Requirements:
Rewrite the rows from the start of the records through the line containing "4.06 metres", inclusive, changing "farther" to "further" and leaving everything else the same.

Dataset records:
╔══

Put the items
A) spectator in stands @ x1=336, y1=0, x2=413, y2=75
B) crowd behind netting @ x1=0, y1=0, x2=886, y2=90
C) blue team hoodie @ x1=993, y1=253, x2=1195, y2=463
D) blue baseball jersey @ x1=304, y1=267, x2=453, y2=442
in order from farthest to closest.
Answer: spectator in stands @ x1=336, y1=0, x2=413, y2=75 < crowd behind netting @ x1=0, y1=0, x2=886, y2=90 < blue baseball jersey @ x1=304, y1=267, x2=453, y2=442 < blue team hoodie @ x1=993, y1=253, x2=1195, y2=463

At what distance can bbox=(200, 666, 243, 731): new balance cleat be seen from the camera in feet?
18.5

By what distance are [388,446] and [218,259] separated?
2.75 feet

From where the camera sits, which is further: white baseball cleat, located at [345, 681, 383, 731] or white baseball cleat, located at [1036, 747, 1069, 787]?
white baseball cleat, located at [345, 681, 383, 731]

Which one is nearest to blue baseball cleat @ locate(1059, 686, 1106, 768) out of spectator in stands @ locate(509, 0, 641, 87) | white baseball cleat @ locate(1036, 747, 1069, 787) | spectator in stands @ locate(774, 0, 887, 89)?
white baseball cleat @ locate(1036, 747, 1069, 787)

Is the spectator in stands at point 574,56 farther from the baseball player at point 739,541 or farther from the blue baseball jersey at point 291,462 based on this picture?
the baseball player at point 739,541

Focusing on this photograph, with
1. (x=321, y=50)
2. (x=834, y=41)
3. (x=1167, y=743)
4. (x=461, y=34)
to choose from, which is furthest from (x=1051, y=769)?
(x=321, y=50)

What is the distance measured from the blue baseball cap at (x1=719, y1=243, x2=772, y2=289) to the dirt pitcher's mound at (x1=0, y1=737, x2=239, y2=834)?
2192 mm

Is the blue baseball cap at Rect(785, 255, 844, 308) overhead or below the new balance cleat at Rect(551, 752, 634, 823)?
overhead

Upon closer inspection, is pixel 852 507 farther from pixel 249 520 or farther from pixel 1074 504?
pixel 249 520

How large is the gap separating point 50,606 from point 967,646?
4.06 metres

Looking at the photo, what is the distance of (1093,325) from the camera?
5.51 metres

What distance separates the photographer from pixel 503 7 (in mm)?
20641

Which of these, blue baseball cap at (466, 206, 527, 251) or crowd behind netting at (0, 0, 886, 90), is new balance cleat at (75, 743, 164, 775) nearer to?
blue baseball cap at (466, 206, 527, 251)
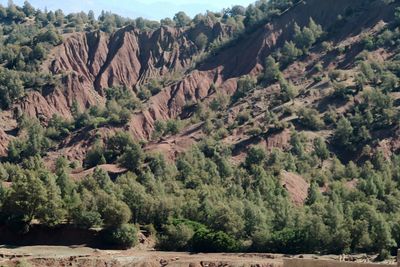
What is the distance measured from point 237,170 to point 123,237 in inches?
990

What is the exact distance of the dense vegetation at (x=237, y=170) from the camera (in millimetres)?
73875

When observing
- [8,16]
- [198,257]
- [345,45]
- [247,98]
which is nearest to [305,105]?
[247,98]

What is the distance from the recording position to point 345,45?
131875 mm

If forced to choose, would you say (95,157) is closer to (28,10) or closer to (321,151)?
(321,151)

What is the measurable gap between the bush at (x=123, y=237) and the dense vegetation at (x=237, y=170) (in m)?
0.11

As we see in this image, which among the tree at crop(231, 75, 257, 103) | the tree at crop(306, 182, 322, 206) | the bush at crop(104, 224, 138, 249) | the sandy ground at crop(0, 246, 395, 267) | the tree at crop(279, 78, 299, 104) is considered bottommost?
the sandy ground at crop(0, 246, 395, 267)

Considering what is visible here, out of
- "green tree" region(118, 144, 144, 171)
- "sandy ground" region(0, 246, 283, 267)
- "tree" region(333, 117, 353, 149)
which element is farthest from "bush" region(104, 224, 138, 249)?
"tree" region(333, 117, 353, 149)

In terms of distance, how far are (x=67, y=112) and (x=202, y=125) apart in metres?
28.7

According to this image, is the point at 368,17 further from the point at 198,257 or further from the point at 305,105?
the point at 198,257

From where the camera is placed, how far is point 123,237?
2918 inches

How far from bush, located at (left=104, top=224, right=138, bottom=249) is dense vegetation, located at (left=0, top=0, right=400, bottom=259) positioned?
11 centimetres

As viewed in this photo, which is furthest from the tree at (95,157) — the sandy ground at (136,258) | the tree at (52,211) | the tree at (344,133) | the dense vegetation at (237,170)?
the sandy ground at (136,258)

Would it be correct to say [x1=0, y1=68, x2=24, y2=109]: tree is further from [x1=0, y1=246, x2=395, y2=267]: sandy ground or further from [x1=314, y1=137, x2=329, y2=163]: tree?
[x1=0, y1=246, x2=395, y2=267]: sandy ground

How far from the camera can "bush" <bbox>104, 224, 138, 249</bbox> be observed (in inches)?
2918
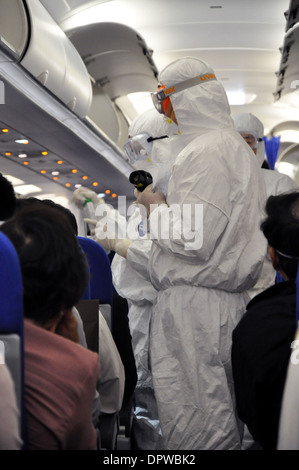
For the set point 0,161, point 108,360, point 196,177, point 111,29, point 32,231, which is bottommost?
point 108,360

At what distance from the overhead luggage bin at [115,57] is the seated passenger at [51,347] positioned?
418 cm

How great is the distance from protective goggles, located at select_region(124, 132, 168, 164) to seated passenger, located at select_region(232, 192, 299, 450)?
6.41 ft

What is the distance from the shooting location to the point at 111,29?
548cm

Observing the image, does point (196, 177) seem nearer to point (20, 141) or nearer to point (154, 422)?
point (154, 422)

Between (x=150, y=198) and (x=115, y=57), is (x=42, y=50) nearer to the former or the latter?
(x=150, y=198)

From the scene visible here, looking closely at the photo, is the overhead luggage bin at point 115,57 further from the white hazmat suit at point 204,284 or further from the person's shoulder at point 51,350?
the person's shoulder at point 51,350

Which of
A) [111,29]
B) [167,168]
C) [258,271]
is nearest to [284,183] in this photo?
[167,168]

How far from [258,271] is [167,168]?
3.12ft

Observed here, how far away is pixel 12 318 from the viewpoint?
139 cm

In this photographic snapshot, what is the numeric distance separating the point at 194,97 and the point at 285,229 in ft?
4.01

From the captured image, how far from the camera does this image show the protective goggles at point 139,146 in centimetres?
398

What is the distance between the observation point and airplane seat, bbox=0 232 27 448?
1.36 metres

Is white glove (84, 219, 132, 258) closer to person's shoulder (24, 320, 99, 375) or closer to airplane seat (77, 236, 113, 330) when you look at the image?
airplane seat (77, 236, 113, 330)

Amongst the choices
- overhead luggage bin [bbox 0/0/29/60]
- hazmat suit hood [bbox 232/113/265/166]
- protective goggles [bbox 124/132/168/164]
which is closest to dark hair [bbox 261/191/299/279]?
protective goggles [bbox 124/132/168/164]
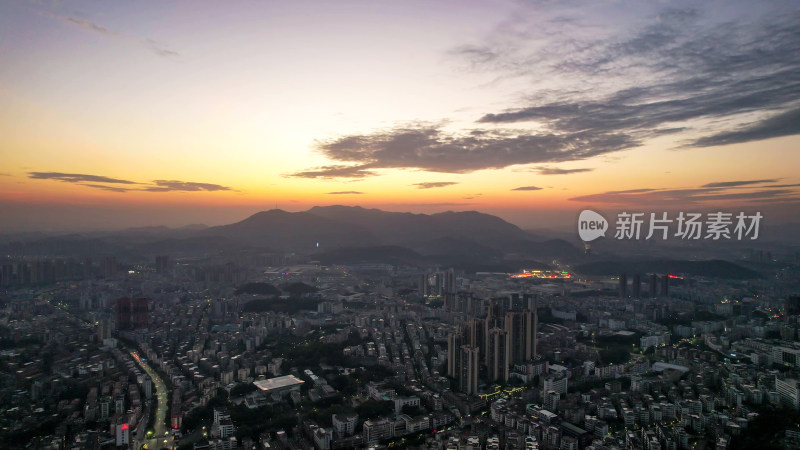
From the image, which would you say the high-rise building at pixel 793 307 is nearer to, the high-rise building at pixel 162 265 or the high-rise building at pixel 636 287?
the high-rise building at pixel 636 287

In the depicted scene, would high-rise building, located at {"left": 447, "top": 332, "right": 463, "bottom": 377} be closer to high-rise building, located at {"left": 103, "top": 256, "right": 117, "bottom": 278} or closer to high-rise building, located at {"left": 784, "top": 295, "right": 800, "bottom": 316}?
high-rise building, located at {"left": 784, "top": 295, "right": 800, "bottom": 316}

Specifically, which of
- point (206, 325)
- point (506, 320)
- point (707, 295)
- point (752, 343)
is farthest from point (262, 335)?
point (707, 295)

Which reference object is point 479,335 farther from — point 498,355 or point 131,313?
point 131,313

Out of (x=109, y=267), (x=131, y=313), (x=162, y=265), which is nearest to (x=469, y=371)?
(x=131, y=313)

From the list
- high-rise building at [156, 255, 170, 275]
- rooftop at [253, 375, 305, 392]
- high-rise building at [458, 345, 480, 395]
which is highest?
high-rise building at [458, 345, 480, 395]

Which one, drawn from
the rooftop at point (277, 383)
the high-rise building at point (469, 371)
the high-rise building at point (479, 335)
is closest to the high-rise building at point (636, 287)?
the high-rise building at point (479, 335)

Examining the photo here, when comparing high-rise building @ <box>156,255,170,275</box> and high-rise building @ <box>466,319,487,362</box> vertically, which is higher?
high-rise building @ <box>466,319,487,362</box>

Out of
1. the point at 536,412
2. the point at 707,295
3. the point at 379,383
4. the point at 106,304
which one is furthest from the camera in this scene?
the point at 707,295

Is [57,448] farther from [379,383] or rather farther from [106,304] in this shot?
[106,304]

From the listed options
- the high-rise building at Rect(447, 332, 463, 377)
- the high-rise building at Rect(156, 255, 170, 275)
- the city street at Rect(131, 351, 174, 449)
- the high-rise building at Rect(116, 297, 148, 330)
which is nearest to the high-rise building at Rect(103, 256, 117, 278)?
the high-rise building at Rect(156, 255, 170, 275)
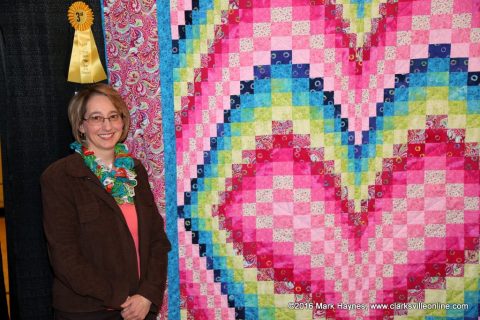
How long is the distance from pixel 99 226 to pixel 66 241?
4.4 inches

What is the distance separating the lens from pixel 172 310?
6.36 ft

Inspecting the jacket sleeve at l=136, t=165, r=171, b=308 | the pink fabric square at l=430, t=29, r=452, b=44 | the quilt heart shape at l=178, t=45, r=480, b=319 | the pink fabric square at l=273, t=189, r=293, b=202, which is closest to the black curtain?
the jacket sleeve at l=136, t=165, r=171, b=308

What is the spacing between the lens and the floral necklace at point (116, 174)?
1.52m

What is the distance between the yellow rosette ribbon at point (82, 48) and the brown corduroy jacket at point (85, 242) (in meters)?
0.43

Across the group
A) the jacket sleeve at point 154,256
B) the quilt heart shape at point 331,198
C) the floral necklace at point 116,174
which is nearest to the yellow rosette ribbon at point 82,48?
the floral necklace at point 116,174

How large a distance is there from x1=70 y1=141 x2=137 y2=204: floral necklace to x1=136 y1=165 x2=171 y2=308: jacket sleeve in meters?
0.07

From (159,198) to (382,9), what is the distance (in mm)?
1237

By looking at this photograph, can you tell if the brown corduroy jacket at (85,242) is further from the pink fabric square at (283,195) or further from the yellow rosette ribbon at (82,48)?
the pink fabric square at (283,195)

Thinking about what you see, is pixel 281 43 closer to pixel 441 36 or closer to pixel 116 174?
pixel 441 36

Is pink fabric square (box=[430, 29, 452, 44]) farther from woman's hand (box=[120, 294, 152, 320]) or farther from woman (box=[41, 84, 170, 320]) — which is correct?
woman's hand (box=[120, 294, 152, 320])

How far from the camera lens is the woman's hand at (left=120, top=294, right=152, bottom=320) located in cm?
150

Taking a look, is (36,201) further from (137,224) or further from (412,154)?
(412,154)

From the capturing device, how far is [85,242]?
1455 millimetres

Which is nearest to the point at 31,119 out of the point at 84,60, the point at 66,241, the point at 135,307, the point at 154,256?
the point at 84,60
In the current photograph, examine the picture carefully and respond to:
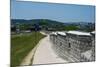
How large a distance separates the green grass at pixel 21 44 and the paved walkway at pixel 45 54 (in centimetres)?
9

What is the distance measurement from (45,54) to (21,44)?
357mm


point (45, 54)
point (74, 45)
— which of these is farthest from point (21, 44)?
point (74, 45)

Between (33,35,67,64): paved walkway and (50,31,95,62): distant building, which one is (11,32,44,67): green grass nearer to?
(33,35,67,64): paved walkway

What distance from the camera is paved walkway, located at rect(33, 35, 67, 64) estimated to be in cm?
248

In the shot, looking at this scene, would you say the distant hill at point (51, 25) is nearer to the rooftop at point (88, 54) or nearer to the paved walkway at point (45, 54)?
the paved walkway at point (45, 54)

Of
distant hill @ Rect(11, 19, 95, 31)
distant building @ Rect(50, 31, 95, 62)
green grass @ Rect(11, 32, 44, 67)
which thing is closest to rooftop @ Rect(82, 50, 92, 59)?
distant building @ Rect(50, 31, 95, 62)

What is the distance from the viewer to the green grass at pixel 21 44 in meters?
2.33

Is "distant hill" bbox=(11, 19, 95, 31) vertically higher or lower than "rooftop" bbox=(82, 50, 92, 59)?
higher

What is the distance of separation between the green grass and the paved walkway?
86 millimetres

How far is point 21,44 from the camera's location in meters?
2.38

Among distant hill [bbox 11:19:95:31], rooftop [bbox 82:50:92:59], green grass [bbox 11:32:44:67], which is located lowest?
rooftop [bbox 82:50:92:59]

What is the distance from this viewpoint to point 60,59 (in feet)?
8.50
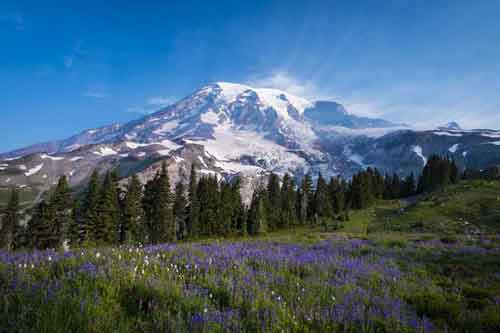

╚══

Exercise result:
Put the items
A) spectator in stands @ x1=336, y1=0, x2=413, y2=75
B) crowd behind netting @ x1=0, y1=0, x2=886, y2=90
C) blue team hoodie @ x1=993, y1=253, x2=1195, y2=463
D) blue baseball jersey @ x1=304, y1=267, x2=453, y2=442
in order from farthest to closest.
Answer: spectator in stands @ x1=336, y1=0, x2=413, y2=75 < crowd behind netting @ x1=0, y1=0, x2=886, y2=90 < blue baseball jersey @ x1=304, y1=267, x2=453, y2=442 < blue team hoodie @ x1=993, y1=253, x2=1195, y2=463

At what distance can bbox=(200, 666, 243, 731): new balance cleat be seen from the camera in feet?
18.5

By what distance are [388,446] and [218,259] separated?
2.75 feet

From where the camera sits, which is further: white baseball cleat, located at [345, 681, 383, 731] or white baseball cleat, located at [1036, 747, 1069, 787]?
white baseball cleat, located at [345, 681, 383, 731]

Which one is nearest to blue baseball cleat @ locate(1059, 686, 1106, 768) out of spectator in stands @ locate(509, 0, 641, 87) | white baseball cleat @ locate(1036, 747, 1069, 787) | spectator in stands @ locate(774, 0, 887, 89)?
white baseball cleat @ locate(1036, 747, 1069, 787)

Is the spectator in stands at point 574,56 further from the baseball player at point 739,541 or further from the blue baseball jersey at point 291,462 based on this picture?
the baseball player at point 739,541

Focusing on this photograph, with
1. (x=321, y=50)
2. (x=834, y=41)
3. (x=1167, y=743)
4. (x=461, y=34)
to choose from, which is furthest from (x=1051, y=769)?
(x=321, y=50)

What is the distance measured from the blue baseball cap at (x1=719, y1=243, x2=772, y2=289) to the dirt pitcher's mound at (x1=0, y1=737, x2=239, y2=834)?
2192 mm

Is the blue baseball cap at Rect(785, 255, 844, 308) overhead or below the new balance cleat at Rect(551, 752, 634, 823)?
overhead

Upon closer inspection, is pixel 852 507 further from pixel 249 520 or further from pixel 1074 504?
pixel 249 520

How large is the gap separating point 50,606 from point 967,646?
4.06 metres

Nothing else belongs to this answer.